Regrettably, there are many in the media, business and public office who cite the convictions of these corporate leaders as justification for corporate socialization.

Vasella’s catchwords are “human rights” and “corporate citizenship,” but we have recently seen other examples of businesses trying to “do good” (or perhaps trying to look good) while straying from their primary purpose. These include McDonald’s ending its popular supersized portions in the name of discouraging obesity, and businesses adopting less efficient but supposedly “environmentally sustainable” practices.

Inside The Gates   

Some businessmen see the CSR as a public relations opportunity to get the leftists off their backs, or naively think that the Holy Grail of successful business management is good PR. Why else would one of the world’s largest biopharmaceutical companies spend a small fortune to bring National Public Radio’s “Prairie Home Companion” program to the San Francisco Bay Area?

Other executives support the CSR movement because their companies can afford to, and they believe the competition cannot or will not pay the price of admission to the CSR cult. At every chance, they preen for the press on issues such as the Kyoto treaty, sustainable development, rain-forest protection, the so-called living wage and Vasella’s human rights. BP incessantly reminds us that it is looking “Beyond Petroleum.”

One would think that these corporate chieftains aspire to sainthood, but their real motive is to use CSR as a tool to achieve a nonproductivity-based advantage over the competition. They are neither puppets of the left nor appeasers. They are just good old-fashioned opportunists.

CSR is pernicious, a 21st century Trojan horse designed to destroy free enterprise from within. Fortunately, some corporate warriors still understand that businesses don’t have social responsibilities; only people do.

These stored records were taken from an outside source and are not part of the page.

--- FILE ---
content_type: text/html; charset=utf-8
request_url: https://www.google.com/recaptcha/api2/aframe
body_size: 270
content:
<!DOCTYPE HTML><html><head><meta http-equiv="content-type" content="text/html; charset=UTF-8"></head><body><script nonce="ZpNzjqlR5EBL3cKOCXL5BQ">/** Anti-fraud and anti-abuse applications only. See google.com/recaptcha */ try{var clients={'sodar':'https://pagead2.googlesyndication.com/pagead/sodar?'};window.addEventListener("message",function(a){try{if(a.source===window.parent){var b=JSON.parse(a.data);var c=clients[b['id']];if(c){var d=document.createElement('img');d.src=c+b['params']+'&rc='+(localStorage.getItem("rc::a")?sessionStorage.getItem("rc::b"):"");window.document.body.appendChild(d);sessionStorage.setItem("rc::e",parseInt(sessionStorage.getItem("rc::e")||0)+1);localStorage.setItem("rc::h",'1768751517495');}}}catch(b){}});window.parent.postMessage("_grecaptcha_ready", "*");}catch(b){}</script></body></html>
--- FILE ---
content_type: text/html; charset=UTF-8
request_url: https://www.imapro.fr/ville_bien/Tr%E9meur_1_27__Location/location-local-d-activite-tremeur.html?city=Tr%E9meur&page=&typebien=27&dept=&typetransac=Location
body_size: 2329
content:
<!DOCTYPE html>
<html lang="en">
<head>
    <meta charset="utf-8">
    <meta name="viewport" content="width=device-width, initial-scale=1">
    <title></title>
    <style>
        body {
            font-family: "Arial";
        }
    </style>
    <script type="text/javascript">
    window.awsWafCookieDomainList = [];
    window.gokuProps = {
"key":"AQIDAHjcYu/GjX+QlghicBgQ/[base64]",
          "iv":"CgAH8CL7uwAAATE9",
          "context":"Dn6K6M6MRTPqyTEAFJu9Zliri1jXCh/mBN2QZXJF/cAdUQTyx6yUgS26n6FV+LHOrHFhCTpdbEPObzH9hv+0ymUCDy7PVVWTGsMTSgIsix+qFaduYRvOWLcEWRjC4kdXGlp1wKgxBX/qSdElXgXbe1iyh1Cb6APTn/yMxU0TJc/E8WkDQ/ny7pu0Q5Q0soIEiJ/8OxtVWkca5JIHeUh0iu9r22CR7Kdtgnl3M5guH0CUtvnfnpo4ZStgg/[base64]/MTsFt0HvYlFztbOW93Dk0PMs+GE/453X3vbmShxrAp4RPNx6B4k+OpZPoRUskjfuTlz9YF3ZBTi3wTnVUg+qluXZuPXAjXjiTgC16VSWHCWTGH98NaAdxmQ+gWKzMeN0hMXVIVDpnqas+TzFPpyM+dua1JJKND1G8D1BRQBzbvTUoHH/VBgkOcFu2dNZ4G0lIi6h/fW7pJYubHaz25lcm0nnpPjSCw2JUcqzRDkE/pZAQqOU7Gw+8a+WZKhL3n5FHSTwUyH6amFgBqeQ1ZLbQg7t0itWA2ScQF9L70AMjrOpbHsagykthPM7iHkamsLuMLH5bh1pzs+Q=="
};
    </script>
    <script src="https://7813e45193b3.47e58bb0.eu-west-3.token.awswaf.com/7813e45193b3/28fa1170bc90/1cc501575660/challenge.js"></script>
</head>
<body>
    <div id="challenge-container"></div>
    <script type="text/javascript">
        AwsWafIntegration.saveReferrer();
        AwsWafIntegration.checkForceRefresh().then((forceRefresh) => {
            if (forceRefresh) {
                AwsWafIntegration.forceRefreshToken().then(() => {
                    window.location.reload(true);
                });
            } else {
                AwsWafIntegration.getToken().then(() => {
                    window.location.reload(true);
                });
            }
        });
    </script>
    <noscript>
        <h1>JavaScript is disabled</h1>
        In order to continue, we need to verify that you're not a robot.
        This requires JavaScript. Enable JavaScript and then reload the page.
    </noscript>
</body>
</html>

And inasmuch as corporate leaders work for business owners, their legal and moral responsibility is to pursue the best interests of their employers ­ interests that relate primarily to making as much money as possible while conforming to the laws, regulations and ethical norms of society.

By spending company funds on activities that he decides arbitrarily are “socially responsible,” a corporate executive, in effect, reduces returns to shareholders ­ and is, therefore, spending someone else’s money.

It is easy to spend other people’s money. It is far more difficult, but more meaningful, to spend your own on the causes in which you believe. If executives wish to support nonbusiness-related goals of their own choosing, they should make charitable contributions from their private fortunes.

But billions of corporate dollars are diverted from investors and distributed elsewhere, often according to the whims of unaccountable activist groups. These are often the same groups that attack relentlessly the very technologies and products that are developed by their benefactors.

The result of this undemocratic process is that, in effect, leftist activists are able to dictate business policies and expenditures, based on their dubious vision of what is sustainable, equitable and fair for the rest of us.

Neither free enterprise nor the human condition worldwide is likely to benefit from companies pursuing CSR. Such actions do, however, raise the cost of doing business and lower corporate productivity. By diverting resources away from productive capital, businessmen will hurt many of the very people they claim to want to help.

Equitable Misery   

The solution to the CSR threat is for individuals and organizations to inform the 100 million or so Americans who have money in stocks that their investments are being shanghaied by the CSR movement, their influence is being diminished, and their money (including their tax dollars) is being used by activist groups, corporate appeasers and do-gooders to undermine free enterprise and promote corporate socialism.

“Socialism is a philosophy of failure, the creed of ignorance and the gospel of envy, (and) its inherent virtue is the equal sharing of misery,” Winston Churchill once said.

Do business leaders really want to move our society in that direction?